_Tarefas do exercício_.
[A] Enumera as partes do corpo humano referidas no texto sobre a viagem de comboio, cada uma uma só vez.
[B] Copia do texto sobre a viagem de comboio o trecho que vai de "Nem um sorriso" até "sinal de alegria.".

_Seleção_.
◇ ◇ ◇
Escrito por: Mário Bugalhão
Tristes, muito tristes.
Assim eram as pessoas que encontrei, ao fim do dia, no percurso que fiz entre o trabalho e a estação de comboio.
Nem um sorriso apressado.
Apressados, só os corpos em busca do refúgio da chegada.
Como é possível viver assim?
Já na carruagem, pessoas de olhos fechados a fingir que dormem, e outras, de olhos abertos a fingir que vêem.
Faz de conta, esta viagem.
Toca a campainha das portas, anunciando a chegada a mais um destino.
As pessoas saem, de cabeça baixa, acotovelando-se, não vá a do lado dar o passo maior.
Entra ar puro enquanto as portas se mantêm abertas.
Perco a esperança.
Dos novos companheiros de viagem que entraram, nem um sinal de alegria.
Todos trazem no rosto, o sorriso ao contrário.
Paisagem esta, bem mais agreste e deprimente, do que aquela que se vê nas fotografias deste episódio 4º.
Será que as pessoas ficaram em casa e, mandaram as suas tristes sombras trabalhar?
Lá vai o comboio, massajando o corpo, adormecendo o pensamento, seguro no seu carril.
Era assim o macho do Ti Manel Bugalhão, seguindo o carril, quando lavrava.
◇ ◇ ◇
_Registos fornecidos_.
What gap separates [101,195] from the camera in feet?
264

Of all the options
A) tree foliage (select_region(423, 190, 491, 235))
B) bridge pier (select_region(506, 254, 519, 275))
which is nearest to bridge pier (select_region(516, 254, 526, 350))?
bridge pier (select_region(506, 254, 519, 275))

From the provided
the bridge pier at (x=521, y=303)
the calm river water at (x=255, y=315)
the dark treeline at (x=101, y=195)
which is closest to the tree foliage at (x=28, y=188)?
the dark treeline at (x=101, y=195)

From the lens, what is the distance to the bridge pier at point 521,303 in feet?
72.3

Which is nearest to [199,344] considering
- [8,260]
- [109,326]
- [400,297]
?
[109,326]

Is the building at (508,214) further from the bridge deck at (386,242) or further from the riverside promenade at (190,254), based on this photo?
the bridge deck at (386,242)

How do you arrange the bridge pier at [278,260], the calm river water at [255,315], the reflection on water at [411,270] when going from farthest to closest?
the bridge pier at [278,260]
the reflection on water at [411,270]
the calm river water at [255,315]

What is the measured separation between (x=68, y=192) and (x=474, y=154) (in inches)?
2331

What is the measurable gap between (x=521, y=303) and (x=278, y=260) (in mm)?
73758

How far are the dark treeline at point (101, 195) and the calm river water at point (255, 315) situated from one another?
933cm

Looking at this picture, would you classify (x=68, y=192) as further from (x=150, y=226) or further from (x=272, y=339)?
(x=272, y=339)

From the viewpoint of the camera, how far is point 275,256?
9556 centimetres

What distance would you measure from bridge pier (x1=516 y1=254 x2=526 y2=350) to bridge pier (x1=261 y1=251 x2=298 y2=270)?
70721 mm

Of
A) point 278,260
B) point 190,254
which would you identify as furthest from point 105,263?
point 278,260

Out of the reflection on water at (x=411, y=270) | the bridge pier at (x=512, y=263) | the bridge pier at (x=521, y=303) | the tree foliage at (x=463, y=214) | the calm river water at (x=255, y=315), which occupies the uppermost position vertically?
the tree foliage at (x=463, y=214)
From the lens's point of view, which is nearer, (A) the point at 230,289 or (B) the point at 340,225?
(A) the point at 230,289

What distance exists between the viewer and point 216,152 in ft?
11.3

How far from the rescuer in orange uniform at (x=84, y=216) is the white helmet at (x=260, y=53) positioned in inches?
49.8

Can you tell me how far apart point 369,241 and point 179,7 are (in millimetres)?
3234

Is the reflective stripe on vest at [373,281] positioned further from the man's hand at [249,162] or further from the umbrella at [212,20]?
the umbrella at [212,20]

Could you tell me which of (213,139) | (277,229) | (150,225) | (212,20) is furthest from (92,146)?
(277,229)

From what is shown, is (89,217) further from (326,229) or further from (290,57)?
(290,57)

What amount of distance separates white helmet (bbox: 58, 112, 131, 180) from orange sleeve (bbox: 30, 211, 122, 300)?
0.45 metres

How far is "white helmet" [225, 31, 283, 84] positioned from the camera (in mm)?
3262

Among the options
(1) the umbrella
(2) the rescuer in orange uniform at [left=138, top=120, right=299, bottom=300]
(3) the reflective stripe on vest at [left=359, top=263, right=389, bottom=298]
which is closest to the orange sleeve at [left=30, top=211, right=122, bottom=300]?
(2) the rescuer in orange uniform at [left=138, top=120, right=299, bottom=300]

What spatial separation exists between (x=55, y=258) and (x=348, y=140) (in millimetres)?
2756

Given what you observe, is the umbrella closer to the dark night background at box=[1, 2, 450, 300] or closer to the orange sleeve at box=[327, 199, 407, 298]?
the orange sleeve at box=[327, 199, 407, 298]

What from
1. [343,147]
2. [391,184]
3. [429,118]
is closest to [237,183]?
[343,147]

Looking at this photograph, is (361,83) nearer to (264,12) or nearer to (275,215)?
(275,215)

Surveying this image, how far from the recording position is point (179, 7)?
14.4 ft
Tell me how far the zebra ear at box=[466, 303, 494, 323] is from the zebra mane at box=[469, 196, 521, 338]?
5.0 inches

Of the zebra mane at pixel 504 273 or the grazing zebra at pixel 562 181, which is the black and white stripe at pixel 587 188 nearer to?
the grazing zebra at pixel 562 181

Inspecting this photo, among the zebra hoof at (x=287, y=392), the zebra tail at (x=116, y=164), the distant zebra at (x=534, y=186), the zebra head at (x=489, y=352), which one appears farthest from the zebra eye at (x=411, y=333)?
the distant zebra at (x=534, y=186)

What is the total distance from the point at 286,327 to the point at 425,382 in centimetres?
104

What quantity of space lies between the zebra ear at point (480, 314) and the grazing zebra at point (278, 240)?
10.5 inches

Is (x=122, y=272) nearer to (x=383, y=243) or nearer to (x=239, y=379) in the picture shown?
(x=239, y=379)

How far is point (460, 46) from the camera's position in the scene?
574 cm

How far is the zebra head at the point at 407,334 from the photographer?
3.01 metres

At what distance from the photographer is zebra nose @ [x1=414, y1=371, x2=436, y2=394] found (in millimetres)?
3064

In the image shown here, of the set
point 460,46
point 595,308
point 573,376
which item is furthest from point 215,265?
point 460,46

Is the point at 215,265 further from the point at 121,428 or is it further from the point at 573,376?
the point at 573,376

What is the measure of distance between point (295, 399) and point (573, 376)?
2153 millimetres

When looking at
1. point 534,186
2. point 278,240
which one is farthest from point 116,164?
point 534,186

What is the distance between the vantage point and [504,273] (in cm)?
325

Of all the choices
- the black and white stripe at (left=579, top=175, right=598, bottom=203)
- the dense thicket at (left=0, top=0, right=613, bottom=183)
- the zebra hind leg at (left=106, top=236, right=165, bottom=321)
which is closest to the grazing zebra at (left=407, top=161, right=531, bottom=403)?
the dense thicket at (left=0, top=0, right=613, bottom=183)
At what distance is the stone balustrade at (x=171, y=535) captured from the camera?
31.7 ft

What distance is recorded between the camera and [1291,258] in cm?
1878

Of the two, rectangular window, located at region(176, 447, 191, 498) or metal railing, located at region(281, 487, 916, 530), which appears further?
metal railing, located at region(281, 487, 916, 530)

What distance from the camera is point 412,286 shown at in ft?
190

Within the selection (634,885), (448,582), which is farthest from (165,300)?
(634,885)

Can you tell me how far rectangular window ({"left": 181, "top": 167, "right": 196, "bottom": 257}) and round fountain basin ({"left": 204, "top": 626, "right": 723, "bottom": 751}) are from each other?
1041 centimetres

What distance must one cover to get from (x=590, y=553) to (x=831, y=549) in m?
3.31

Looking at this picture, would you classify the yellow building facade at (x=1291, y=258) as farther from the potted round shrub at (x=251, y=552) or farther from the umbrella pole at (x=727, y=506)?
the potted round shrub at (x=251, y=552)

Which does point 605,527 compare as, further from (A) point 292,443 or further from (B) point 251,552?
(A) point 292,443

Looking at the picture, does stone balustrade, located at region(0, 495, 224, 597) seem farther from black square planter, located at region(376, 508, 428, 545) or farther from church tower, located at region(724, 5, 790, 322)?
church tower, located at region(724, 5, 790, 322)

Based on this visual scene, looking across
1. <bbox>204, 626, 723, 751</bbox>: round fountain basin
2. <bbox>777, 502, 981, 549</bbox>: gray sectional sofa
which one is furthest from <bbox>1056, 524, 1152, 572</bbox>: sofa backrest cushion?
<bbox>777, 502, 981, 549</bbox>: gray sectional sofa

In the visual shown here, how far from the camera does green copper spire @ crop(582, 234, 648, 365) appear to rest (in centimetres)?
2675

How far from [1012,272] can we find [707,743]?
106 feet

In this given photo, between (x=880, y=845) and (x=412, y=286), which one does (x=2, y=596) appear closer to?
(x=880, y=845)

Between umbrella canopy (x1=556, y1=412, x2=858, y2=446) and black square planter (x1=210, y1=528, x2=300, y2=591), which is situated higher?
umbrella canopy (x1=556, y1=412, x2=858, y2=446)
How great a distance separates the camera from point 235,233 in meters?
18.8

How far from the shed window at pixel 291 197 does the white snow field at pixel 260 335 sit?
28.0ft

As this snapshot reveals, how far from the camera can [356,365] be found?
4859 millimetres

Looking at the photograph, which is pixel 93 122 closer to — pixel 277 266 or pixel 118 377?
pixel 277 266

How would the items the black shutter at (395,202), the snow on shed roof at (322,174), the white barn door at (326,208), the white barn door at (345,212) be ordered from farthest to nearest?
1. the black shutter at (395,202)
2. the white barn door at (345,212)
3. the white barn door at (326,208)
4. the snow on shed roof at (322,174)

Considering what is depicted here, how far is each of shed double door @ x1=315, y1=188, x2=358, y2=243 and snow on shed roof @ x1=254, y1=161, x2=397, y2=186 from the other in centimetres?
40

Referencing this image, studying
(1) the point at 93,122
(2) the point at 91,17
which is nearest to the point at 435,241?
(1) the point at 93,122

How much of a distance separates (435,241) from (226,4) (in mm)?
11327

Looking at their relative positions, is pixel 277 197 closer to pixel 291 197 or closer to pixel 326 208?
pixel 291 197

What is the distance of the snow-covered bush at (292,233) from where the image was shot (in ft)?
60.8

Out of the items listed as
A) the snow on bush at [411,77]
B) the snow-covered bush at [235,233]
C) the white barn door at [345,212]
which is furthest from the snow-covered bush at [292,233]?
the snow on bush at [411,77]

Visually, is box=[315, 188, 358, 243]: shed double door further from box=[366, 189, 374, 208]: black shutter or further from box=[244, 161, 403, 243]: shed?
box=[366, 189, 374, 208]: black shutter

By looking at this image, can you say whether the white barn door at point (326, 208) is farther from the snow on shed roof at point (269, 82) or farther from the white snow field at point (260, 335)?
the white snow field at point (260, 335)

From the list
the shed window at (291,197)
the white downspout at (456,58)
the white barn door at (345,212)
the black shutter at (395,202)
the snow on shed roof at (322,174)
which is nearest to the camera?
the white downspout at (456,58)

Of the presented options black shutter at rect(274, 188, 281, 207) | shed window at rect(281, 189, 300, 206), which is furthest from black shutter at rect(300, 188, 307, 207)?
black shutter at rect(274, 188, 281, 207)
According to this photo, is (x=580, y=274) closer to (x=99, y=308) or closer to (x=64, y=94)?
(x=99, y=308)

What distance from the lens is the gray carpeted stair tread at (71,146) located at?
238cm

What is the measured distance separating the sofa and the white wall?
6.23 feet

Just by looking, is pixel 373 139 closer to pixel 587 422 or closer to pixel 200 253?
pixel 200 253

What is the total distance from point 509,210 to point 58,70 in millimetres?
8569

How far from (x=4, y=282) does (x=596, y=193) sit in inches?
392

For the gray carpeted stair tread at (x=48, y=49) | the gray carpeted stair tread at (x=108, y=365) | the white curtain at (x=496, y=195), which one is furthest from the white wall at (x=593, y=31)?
◇ ◇ ◇
_Respostas do exercício_.
[A] corpo, olhos, cabeça, rosto

[B]
Nem um sorriso apressado.
Apressados, só os corpos em busca do refúgio da chegada.
Como é possível viver assim?
Já na carruagem, pessoas de olhos fechados a fingir que dormem, e outras, de olhos abertos a fingir que vêem.
Faz de conta, esta viagem.
Toca a campainha das portas, anunciando a chegada a mais um destino.
As pessoas saem, de cabeça baixa, acotovelando-se, não vá a do lado dar o passo maior.
Entra ar puro enquanto as portas se mantêm abertas.
Perco a esperança.
Dos novos companheiros de viagem que entraram, nem um sinal de alegria.